I am a Bosch owner, but I have tried out a couple of porter cable's newer line and they don't seem half bad for the price.


----------



## Titan Plumbing (Oct 8, 2009)

Makita is what I changed to about three months ago. I've used Milwaukee and DeWalt for years. The life of the batteries were horrible...tools good. Makita so far has exceeded my expectations. :thumbsup:


----------



## user4 (Jun 12, 2008)

The only cordless tool I use is a drill, like my corded tools it's made by Hilti.


----------



## plumber p (Sep 19, 2010)

:thumbsup:Makita. Switched from Milwaukee and never looked back!


----------



## greenscoutII (Aug 27, 2008)

Titan Plumbing said:


> Makita is what I changed to about three months ago. I've used Milwaukee and DeWalt for years. The life of the batteries were horrible...tools good. Makita so far has exceeded my expectations. :thumbsup:


Yeah, I've always been a Milwaukee guy. It used to be that their batteries were like little nuclear reactors, they seemed to never run out of juice. Now, they're useful only for throwing at squirrels.

Good to know Makita is working out for you. I'm thinking about going that way myself. I'm just worried guys will think I'm a sparky if I show up with that blue tool bag...:laughing:


----------



## JK949 (Mar 18, 2009)

I've been using my Milwaukee 18 nicad for the last 3 years, still going strong. I have replaced both batteries, but could have sent my wife to the service center to get that done for free. I also have a M18 hammerdrill and sawsall kit that sits in my closet that was part of my PHCC scholarship award.

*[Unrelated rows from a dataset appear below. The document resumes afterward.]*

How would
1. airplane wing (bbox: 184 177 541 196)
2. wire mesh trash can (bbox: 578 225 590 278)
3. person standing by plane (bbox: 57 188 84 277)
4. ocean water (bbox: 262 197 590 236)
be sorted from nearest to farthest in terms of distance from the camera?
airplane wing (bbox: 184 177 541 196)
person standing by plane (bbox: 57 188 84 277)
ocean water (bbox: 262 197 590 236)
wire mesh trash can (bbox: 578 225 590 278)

Milwaukee has a 5 year warranty and a 3 day turnaround, charge time has always been about an hour.

Makita has a 3 year warranty not sure about turnaroudn. 30 charge time for the full size batteries, 15 for the compact. $459 gets you 4 tools plus a coupon for a another. Some HD's are selling it with a circular included. 

Hilti sends over a driver to pick up your tool and drop off a loaner to keep you working. You also pay dearly for that.

I would find out how close your nearest service center is, what batteries are easiest to get locally. Milwaukee will pay for fedex shipping to their nearest service center, you pay return, print it out online.


----------